In English you can say either of the following:
1a. He is fastest.
2a. He is the fastest.
Dutch also has two possibilities. The sentences above translate as:
1b. Hij is het snelst.
2b. Hij is de snelste.
In Dutch, the word "het" can mean "it", or it can be the neuter definite article meaning "the". But "het" also has a third function: It is a marker of the superlative, regardless of gender. (Compare the "am" in German constructions such as "am snelsten".)
Thus, in 1b "het" does not refer to the subject "hij" and is not "neuter"; it is simply a marker for the superlative. That is why the best translation into English of 1b is 1a -- because 1a says simply "fastest" and not "the fastest".
In the English 2a, there is a real definite article and the sentence is the equivalent of "He is the fastest one. In other words, the one is understood but omitted in 2a.
You can understand the Dutch 2b as also using a real definite article plus an adjective, with the one omitted. But now, because the article is real, it must agree in gender with its referent. And furthermore, the adjective after it must take an -e ending, as do all Dutch adjectives preceded by a definite article. So, for example:
3a. That horse is the fastest.
3b. Dat paard is het snelste.
In other words, with a neuter noun you can say either "Dat paard is het snelst", which follows the model of 1b; or you can say "Dat paard is het snelste", which follows the model of 2b.

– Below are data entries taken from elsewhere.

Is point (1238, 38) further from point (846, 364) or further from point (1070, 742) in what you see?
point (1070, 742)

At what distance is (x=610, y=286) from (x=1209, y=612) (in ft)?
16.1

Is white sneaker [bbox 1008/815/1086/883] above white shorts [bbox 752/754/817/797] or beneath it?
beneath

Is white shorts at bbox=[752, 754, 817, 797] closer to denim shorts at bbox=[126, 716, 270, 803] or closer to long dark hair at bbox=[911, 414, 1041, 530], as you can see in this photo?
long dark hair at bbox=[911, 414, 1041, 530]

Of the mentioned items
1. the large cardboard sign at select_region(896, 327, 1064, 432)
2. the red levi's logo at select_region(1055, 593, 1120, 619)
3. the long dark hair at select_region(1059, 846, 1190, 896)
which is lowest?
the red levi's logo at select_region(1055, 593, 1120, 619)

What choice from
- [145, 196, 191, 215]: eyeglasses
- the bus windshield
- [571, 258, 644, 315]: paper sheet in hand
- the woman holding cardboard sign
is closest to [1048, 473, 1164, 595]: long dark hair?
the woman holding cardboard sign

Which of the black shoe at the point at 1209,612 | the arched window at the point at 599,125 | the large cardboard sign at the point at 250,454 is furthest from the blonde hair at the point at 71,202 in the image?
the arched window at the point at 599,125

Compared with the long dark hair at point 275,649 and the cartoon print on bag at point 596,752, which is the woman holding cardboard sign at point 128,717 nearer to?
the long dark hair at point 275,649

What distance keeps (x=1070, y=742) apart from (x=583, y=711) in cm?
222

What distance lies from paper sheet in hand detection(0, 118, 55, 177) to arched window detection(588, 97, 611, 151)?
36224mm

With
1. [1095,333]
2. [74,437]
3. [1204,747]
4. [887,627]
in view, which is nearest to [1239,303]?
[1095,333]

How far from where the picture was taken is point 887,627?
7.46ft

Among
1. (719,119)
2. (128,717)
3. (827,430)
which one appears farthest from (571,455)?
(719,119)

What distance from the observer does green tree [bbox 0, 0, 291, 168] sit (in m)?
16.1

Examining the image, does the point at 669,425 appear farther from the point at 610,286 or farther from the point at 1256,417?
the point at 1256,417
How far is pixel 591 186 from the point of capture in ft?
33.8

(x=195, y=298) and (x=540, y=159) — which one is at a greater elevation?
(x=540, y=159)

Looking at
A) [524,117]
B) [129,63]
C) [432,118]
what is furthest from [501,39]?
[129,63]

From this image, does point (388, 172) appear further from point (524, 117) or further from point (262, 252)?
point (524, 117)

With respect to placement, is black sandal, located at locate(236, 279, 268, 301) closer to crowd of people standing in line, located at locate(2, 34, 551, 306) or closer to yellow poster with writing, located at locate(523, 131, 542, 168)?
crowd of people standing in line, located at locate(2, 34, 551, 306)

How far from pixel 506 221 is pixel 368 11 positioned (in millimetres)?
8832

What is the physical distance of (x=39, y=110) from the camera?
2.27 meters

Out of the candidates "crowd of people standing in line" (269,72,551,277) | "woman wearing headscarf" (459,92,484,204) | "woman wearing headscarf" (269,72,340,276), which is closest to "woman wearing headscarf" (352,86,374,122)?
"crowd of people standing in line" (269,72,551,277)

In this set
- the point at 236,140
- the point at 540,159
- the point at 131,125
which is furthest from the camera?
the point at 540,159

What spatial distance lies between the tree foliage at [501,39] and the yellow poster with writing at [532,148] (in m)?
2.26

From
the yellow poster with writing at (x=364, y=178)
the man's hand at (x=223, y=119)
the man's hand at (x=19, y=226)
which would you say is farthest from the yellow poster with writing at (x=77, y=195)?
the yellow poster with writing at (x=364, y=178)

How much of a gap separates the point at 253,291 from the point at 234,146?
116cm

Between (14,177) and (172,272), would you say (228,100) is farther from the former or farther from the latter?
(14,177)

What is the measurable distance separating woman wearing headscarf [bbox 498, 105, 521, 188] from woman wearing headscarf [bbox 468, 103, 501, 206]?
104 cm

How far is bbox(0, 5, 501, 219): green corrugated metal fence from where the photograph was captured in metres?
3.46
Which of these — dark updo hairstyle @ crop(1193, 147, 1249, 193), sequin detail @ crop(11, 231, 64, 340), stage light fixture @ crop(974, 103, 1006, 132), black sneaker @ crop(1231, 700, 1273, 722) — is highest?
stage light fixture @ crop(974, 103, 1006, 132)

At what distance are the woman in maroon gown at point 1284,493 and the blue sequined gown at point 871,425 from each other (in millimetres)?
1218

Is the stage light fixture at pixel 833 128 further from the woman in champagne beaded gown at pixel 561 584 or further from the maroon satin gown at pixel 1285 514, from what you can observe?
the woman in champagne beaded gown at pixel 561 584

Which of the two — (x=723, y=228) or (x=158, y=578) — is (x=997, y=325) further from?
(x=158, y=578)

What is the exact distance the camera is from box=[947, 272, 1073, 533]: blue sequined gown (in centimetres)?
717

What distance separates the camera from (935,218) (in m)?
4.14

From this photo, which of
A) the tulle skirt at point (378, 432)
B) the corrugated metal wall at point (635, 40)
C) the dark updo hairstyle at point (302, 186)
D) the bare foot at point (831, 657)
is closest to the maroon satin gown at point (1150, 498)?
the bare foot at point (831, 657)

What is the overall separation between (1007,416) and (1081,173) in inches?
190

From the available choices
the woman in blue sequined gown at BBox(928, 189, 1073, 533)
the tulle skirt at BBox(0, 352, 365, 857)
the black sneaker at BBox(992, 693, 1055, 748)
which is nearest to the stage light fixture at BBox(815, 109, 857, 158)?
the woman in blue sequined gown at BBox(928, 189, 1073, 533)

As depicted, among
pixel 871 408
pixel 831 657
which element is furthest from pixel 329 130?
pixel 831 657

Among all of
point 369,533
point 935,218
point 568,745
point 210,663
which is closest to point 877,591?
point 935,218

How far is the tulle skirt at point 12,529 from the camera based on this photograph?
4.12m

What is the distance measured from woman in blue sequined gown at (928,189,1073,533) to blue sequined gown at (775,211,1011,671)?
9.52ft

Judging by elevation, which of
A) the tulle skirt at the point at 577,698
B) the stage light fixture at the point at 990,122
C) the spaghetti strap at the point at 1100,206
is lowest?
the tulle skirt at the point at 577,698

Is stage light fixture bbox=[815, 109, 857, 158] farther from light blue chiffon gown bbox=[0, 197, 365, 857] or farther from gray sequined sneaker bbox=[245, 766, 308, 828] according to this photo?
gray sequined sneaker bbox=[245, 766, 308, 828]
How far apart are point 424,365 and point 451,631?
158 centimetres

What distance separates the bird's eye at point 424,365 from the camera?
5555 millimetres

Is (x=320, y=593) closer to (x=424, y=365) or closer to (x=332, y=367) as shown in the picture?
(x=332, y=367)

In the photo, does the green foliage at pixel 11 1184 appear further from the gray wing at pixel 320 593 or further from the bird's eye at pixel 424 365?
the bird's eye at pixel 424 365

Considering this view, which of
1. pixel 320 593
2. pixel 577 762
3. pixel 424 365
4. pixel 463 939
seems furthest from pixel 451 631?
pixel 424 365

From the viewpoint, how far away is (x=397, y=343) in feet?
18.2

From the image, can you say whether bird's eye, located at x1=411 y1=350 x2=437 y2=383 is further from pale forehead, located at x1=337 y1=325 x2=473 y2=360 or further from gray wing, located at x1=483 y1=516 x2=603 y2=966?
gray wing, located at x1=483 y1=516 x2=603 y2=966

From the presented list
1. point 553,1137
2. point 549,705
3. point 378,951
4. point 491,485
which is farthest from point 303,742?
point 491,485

Nevertheless, I believe my post on this page is an accurate description of the grammar of superlatives.
DL should accept "He is fastest". Keep in mind that the DL lessons are developed by enthusiastic amateurs rather than professional linguists or language teachers. On the whole they do a great job, and I am very grateful for their efforts. But some of the finer points of Dutch grammar are handled better in other sources.